Not only organic, her acclaimed range including the cult multi-tasker Lip2Cheek (www.net-a-porter.com, Dh136) uses wild-crafted ingredients for its pigments, oils, butters and waxes. “Wild-crafted ingredients are hand-picked where plants naturally grow rather than harvested through traditional farming techniques so there’s complete respect for the environment,” she explains.
Retinol (a vitamin A derivative) remains the gold standard for improving the look of wrinkles. While some natural brands champion the use of rosehip oil as nature’s answer to vitamin A, dermatologists disagree.

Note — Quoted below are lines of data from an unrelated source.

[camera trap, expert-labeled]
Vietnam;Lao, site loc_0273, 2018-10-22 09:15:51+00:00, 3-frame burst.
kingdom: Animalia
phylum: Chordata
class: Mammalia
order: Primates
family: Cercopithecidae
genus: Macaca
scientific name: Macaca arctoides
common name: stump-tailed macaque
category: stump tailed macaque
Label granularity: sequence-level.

“Retinol has been referenced in over 44,000 clinical articles so I know it’s the most effective anti-ageing ingredient out there,” says Dr Rachael Eckel, consultant dermatologist at the Renew Clinic and board certified by The American Academy of Aesthetic Medicine. “Rosehip oil simply doesn’t have the same effect.”
Another product where natural alternatives don’t yet make the grade is sunscreen. Mineral versions, which sit on the skin’s surface to protect against UV rays, leave a chalky residue. Until there’s a better solution, take a ‘best of both worlds’ approach instead. Sisley Broad Spectrum Facial Sunscreen SPF30 (Paris Gallery, Dh603) uses chemical filters to protect against UVA and UVB rays, but also contains alkekengi’s calyx, an exclusive plant extract that forms a shield around your skin’s DNA to protect against wrinkles and pigmentation.
Even the most ardent natural beauty lover will admit there’s still a way to go. But in labs across the world, advances in botanical beauty are under way. And natural ingredients, be it in skincare or make-up, no longer mean compromising on your anti-ageing results. “So prepare to be converted,” says Marrone.